Chitman, that is a great idea.


----------



## DurocShark (Nov 28, 2009)

I just discovered that while resin is easier to carve, it looks like crap. It looks cheap. Like the plastic that it is. 

(I was doing a VW Bus pen for a friend. I did the L50 neptune blue resin barrel with white overlay to match his neptune blue and white bus. Looks horrible. Re-doing it in aluminum against the neptune blue.)


----------



## NewLondon88 (Nov 28, 2009)

what about aluminum powder in resin?


----------



## DurocShark (Nov 28, 2009)

That would probably work. Don't have any powder. I've made it from copper using a sander, but it's painful (time-wise). I should look to see if I can find any pre-packaged.


----------



## NewLondon88 (Nov 28, 2009)

Alumilite has it on their website..  I might have some left in the shop


----------



## BRobbins629 (Nov 29, 2009)

NIce work. Try carving in wax and have it cast in silver.  Also, if you get one that you really like, then you can make a mold from it (or have it made) and cast multiples.


----------



## DurocShark (Nov 29, 2009)

I plan to do that once I've got the technique down and am doing it for something other than Sierras.


----------



## NewLondon88 (Nov 29, 2009)

PM me your address and I'll get out some aluminum powder and jeweler's wax


----------



## DurocShark (Nov 29, 2009)

You've already sent me enough. I'll buy some. 

Thanks, though. =D


----------



## NewLondon88 (Nov 29, 2009)

LOL .. ok .. I found a pretty good supplier for stuff like that. I've ordered things
at 4:00 in the afternoon and had them on my doorstep at 11 the next morning! 
(helps being only 200 miles, but still..)

http://www.gesswein.com

You might need to make an account to access a lot of it, but there's tons of
toys there. :tongue:


----------



## DurocShark (Nov 29, 2009)

Nice site. Thanks!


----------

TASK:
Please answer from the forum thread above: what material does DurocShark use to redo the VW Bus pen?

Stored records:
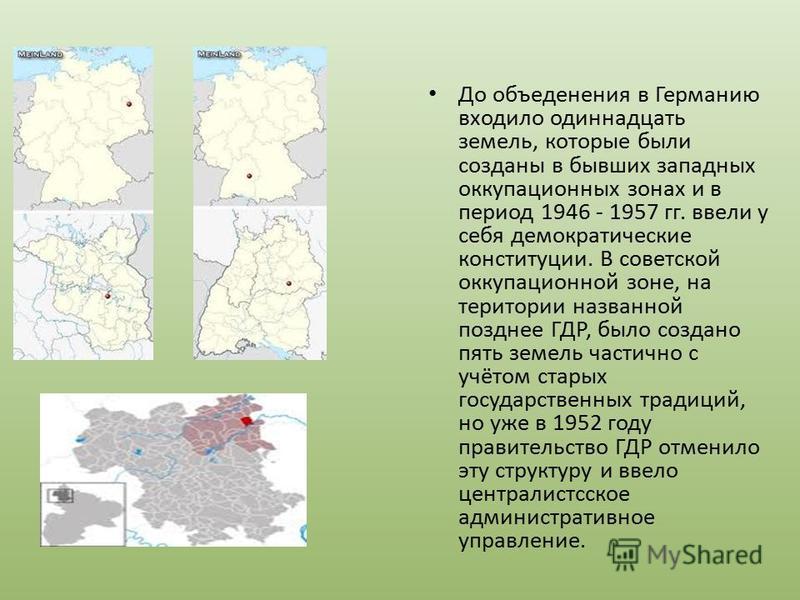 MEINLAND

MEINLAND

• До объеденения в Германию входило одиннадцать земель, которые были созданы в бывших западных оккупационных зонах и в период 1946 - 1957 гг. ввели у себя демократические конституции. В советской оккупационной зоне, на територии названной позднее ГДР, было создано пять земель частично с учётом старых государственных традиций, но уже в 1952 году правительство ГДР отменило эту структуру и ввело централистсское административное управление.

MyShared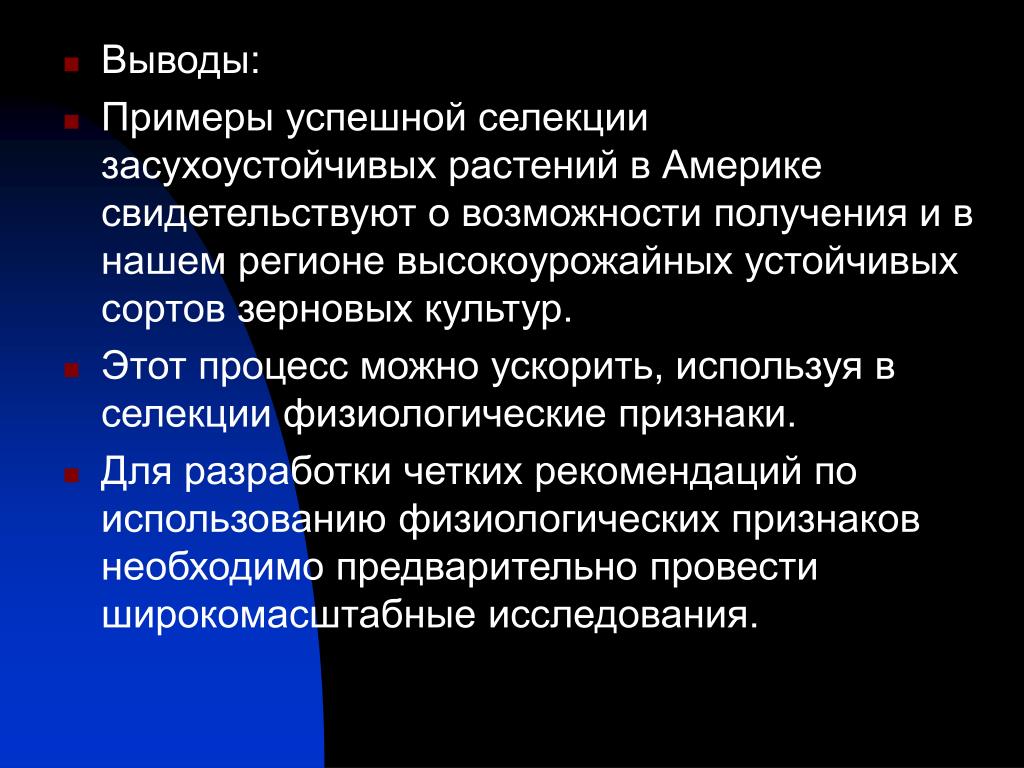 Выводы:

Примеры успешной селекции засухоустойчивых растений в Америке свидетельствуют о возможности получения и в нашем регионе высокоурожайных устойчивых сортов зерновых культур.

Этот процесс можно ускорить, используя в селекции физиологические признаки.

Для разработки четких рекомендаций по использованию физиологических признаков необходимо предварительно провести широкомасштабные исследования.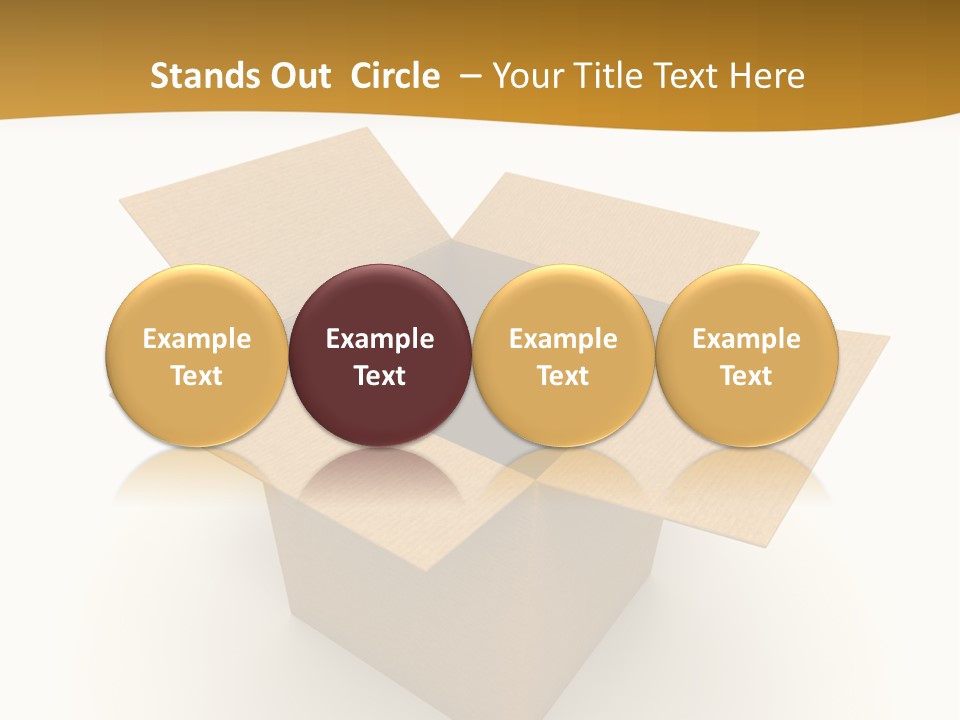 Stands Out Circle – Your Title Text Here

Example Text

Example Text

Example Text

Example Text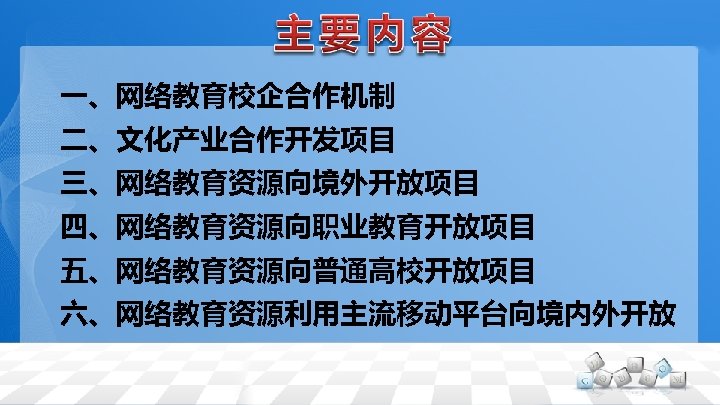 主要内容

一、网络教育校企合作机制

二、文化产业合作开发项目

三、网络教育资源向境外开放项目

四、网络教育资源向职业教育开放项目

五、网络教育资源向普通高校开放项目

六、网络教育资源利用主流移动平台向境内外开放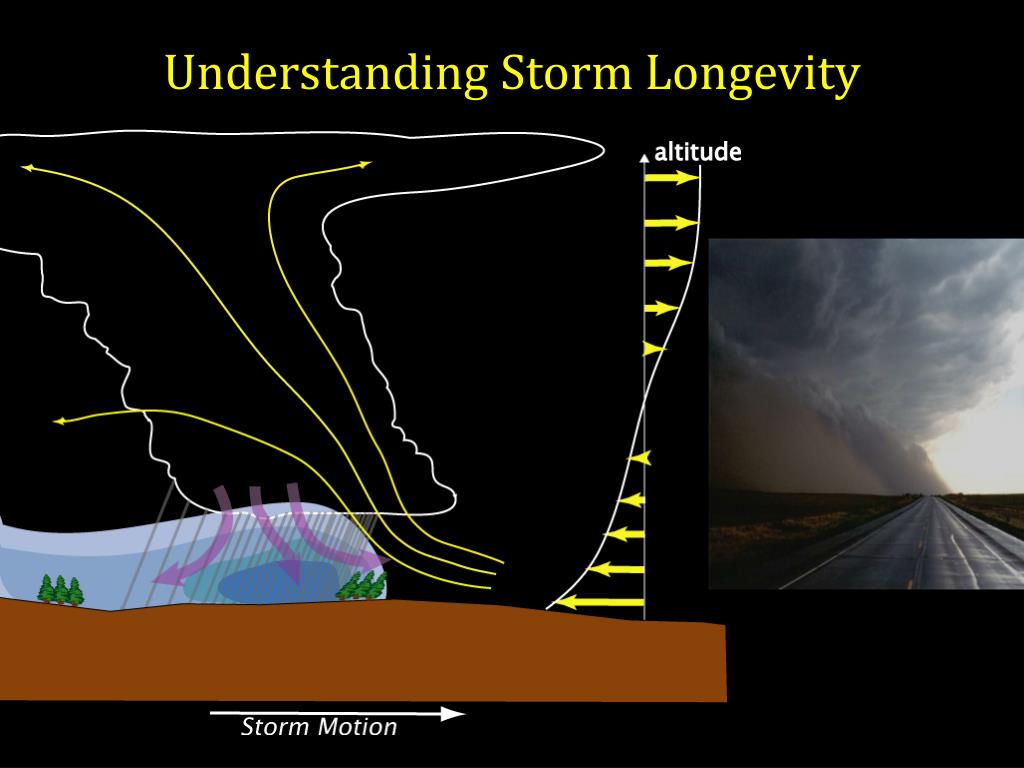 Understanding Storm Longevity

altitude

Storm Motion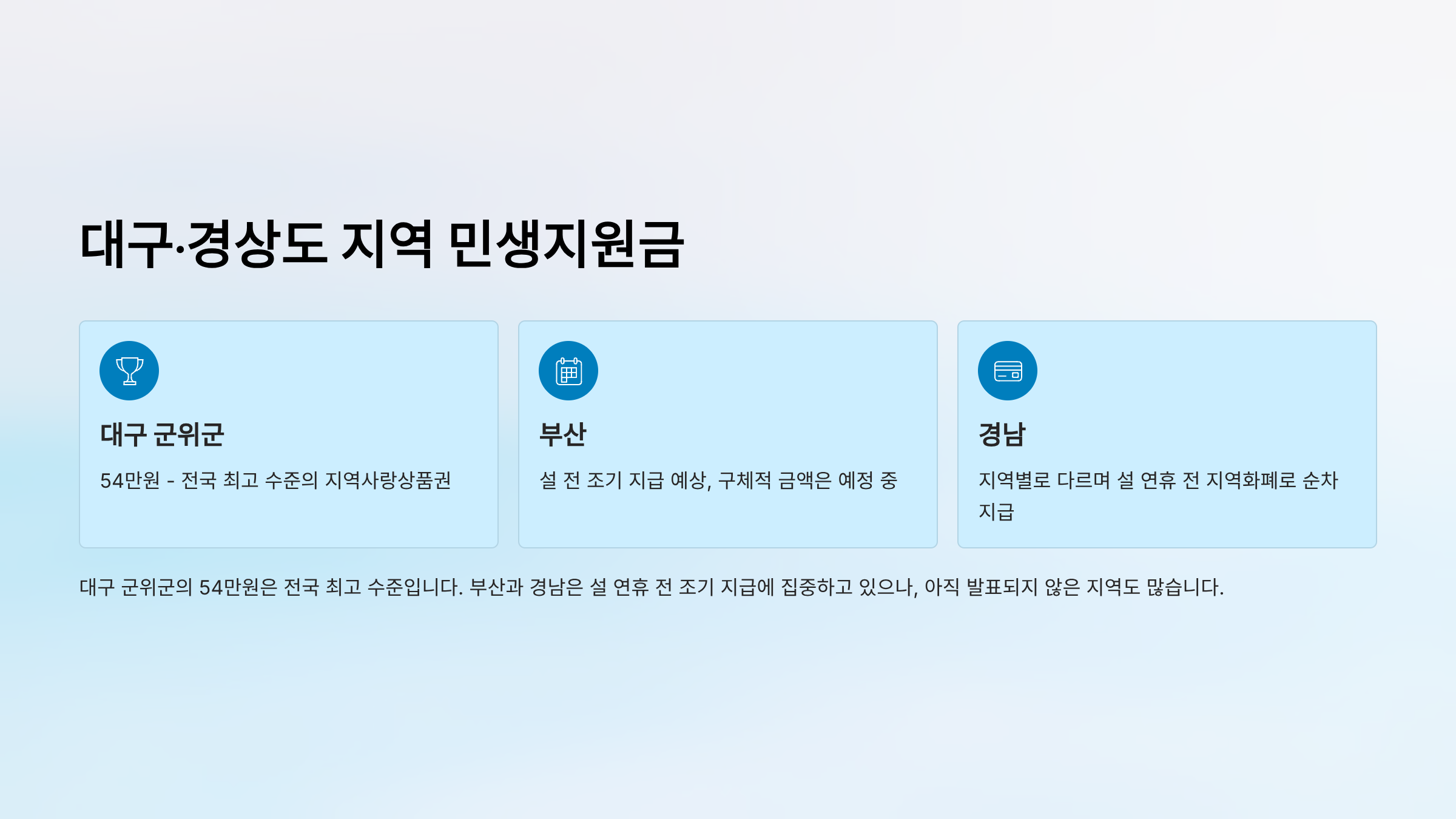 대구·경상도 지역 민생지원금

대구 군위군

54만원 - 전국 최고 수준의 지역사랑상품권

부산

설 전 조기 지급 예상, 구체적 금액은 예정 중

경남

지역별로 다르며 설 연휴 전 지역화폐로 순차 지급

대구 군위군의 54만원은 전국 최고 수준입니다. 부산과 경남은 설 연휴 전 조기 지급에 집중하고 있으나, 아직 발표되지 않은 지역도 많습니다.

THE ANSWER:
Aluminum, against the neptune blue.